↓↓↓

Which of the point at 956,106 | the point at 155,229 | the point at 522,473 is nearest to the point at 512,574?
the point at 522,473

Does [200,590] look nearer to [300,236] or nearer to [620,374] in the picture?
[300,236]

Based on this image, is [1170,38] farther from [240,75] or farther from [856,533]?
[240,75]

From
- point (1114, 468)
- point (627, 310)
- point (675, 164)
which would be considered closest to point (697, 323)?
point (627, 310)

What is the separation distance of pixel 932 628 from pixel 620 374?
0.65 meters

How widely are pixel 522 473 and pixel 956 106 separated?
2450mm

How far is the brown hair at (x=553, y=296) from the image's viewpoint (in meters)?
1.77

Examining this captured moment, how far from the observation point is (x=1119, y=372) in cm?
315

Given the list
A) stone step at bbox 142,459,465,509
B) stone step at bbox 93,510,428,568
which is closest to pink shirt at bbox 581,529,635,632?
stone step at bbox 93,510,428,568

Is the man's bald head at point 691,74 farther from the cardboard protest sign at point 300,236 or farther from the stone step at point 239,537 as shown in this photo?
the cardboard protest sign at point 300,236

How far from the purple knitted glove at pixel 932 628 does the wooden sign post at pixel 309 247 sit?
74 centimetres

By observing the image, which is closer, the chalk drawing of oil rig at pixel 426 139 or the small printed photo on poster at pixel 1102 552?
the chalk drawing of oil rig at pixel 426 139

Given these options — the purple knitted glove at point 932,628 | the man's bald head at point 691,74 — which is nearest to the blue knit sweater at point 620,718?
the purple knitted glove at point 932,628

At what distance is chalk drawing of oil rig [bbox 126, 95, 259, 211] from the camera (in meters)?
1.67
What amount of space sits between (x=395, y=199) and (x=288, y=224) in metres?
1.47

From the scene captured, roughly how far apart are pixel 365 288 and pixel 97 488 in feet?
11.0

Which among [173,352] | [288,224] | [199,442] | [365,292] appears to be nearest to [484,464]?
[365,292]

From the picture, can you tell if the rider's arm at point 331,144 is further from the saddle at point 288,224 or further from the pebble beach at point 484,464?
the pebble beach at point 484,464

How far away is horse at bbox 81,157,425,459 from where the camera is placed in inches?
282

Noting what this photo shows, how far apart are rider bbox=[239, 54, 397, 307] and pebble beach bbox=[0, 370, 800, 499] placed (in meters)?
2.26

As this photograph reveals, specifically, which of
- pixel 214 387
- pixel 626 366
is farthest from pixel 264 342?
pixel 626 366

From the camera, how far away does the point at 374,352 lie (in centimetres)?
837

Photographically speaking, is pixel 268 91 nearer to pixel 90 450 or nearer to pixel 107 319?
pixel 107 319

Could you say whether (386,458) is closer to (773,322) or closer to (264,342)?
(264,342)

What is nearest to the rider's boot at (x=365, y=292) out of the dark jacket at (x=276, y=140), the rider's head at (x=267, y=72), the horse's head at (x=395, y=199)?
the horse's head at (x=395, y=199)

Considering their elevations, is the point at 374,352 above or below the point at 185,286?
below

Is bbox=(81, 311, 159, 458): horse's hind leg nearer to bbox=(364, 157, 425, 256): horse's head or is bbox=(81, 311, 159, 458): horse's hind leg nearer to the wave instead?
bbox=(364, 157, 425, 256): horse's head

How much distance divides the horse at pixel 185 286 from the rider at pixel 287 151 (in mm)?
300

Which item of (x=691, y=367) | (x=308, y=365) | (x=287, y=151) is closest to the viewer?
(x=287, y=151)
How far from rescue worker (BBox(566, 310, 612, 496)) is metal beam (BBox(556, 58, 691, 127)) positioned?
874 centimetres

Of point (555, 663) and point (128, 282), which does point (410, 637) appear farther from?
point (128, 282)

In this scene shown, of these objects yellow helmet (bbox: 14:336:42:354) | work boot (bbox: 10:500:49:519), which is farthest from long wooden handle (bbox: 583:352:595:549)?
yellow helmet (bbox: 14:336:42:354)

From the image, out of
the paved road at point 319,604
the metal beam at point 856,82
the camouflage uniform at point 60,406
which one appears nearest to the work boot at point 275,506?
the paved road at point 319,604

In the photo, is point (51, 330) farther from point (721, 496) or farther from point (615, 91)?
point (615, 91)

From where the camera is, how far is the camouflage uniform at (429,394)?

↑↑↑

§ **Exercise description**
Retype every entry word for word.

§ **The result**
Which of the point at 956,106 | the point at 155,229 | the point at 522,473 is nearest to the point at 512,574?
the point at 522,473

Does [200,590] look nearer to [300,236] or nearer to [620,374] in the picture?
[300,236]

Based on this image, is [1170,38] farther from [240,75] or farther from [856,533]?
[240,75]

From
- point (1114, 468)
- point (627, 310)
- point (675, 164)
which would be considered closest to point (697, 323)?
point (627, 310)

What is the separation distance of pixel 932 628 from pixel 620 374?
0.65 meters

How widely are pixel 522 473 and pixel 956 106 separated?
2450mm

How far is the brown hair at (x=553, y=296) from the image's viewpoint (in meters)?
1.77

Examining this captured moment, how far from the observation point is (x=1119, y=372) in cm?
315

Given the list
A) stone step at bbox 142,459,465,509
B) stone step at bbox 93,510,428,568
which is closest to pink shirt at bbox 581,529,635,632?
stone step at bbox 93,510,428,568

Is the man's bald head at point 691,74 farther from the cardboard protest sign at point 300,236 or farther from the stone step at point 239,537 as shown in this photo?
the cardboard protest sign at point 300,236

How far from the purple knitted glove at pixel 932 628 does the wooden sign post at pixel 309 247 sit?
74 centimetres

By observing the image, which is closer, the chalk drawing of oil rig at pixel 426 139 or the small printed photo on poster at pixel 1102 552?
the chalk drawing of oil rig at pixel 426 139

Given these options — the purple knitted glove at point 932,628 | the man's bald head at point 691,74 — which is nearest to the blue knit sweater at point 620,718?
the purple knitted glove at point 932,628

At what distance is chalk drawing of oil rig [bbox 126, 95, 259, 211] from the camera (in meters)?
1.67
What amount of space sits between (x=395, y=199) and (x=288, y=224) in metres?
1.47

From the scene captured, roughly how far apart are pixel 365 288 and pixel 97 488 in feet?
11.0

Which among [173,352] | [288,224] | [199,442] | [365,292] appears to be nearest to [484,464]?
[365,292]

From the picture, can you tell if the rider's arm at point 331,144 is further from the saddle at point 288,224 or further from the pebble beach at point 484,464?
the pebble beach at point 484,464

How far away is horse at bbox 81,157,425,459 from where the camera is placed in inches?
282

Noting what this photo shows, how far apart are rider bbox=[239, 54, 397, 307] and pebble beach bbox=[0, 370, 800, 499] placed (in meters)?
2.26

As this photograph reveals, specifically, which of
- pixel 214 387
- pixel 626 366
is farthest from pixel 264 342?
pixel 626 366

From the camera, how far away does the point at 374,352 lie (in centimetres)?
837

Photographically speaking, is pixel 268 91 nearer to pixel 90 450 or nearer to pixel 107 319?
pixel 107 319

Could you say whether (386,458) is closer to (773,322) or closer to (264,342)?
(264,342)

What is nearest to the rider's boot at (x=365, y=292) out of the dark jacket at (x=276, y=140), the rider's head at (x=267, y=72), the horse's head at (x=395, y=199)?
the horse's head at (x=395, y=199)

Considering their elevations, is the point at 374,352 above or below the point at 185,286?
below

Is bbox=(81, 311, 159, 458): horse's hind leg nearer to bbox=(364, 157, 425, 256): horse's head or is bbox=(81, 311, 159, 458): horse's hind leg nearer to the wave instead?
bbox=(364, 157, 425, 256): horse's head

How much distance divides the horse at pixel 185 286 from the rider at pixel 287 151 (in mm)?
300

Which item of (x=691, y=367) | (x=308, y=365) | (x=287, y=151) is closest to the viewer?
(x=287, y=151)
How far from rescue worker (BBox(566, 310, 612, 496)) is metal beam (BBox(556, 58, 691, 127)) positioned?
874 centimetres

Of point (555, 663) and point (128, 282), which does point (410, 637) appear farther from?
point (128, 282)

In this scene shown, of these objects yellow helmet (bbox: 14:336:42:354) | work boot (bbox: 10:500:49:519), which is farthest from long wooden handle (bbox: 583:352:595:549)?
yellow helmet (bbox: 14:336:42:354)

From the image, out of
the paved road at point 319,604
the metal beam at point 856,82
the camouflage uniform at point 60,406
which one appears nearest to the work boot at point 275,506?
the paved road at point 319,604

In the photo, is point (51, 330) farther from point (721, 496) or farther from point (615, 91)?
point (615, 91)

From where the camera is, how far is the camouflage uniform at (429,394)?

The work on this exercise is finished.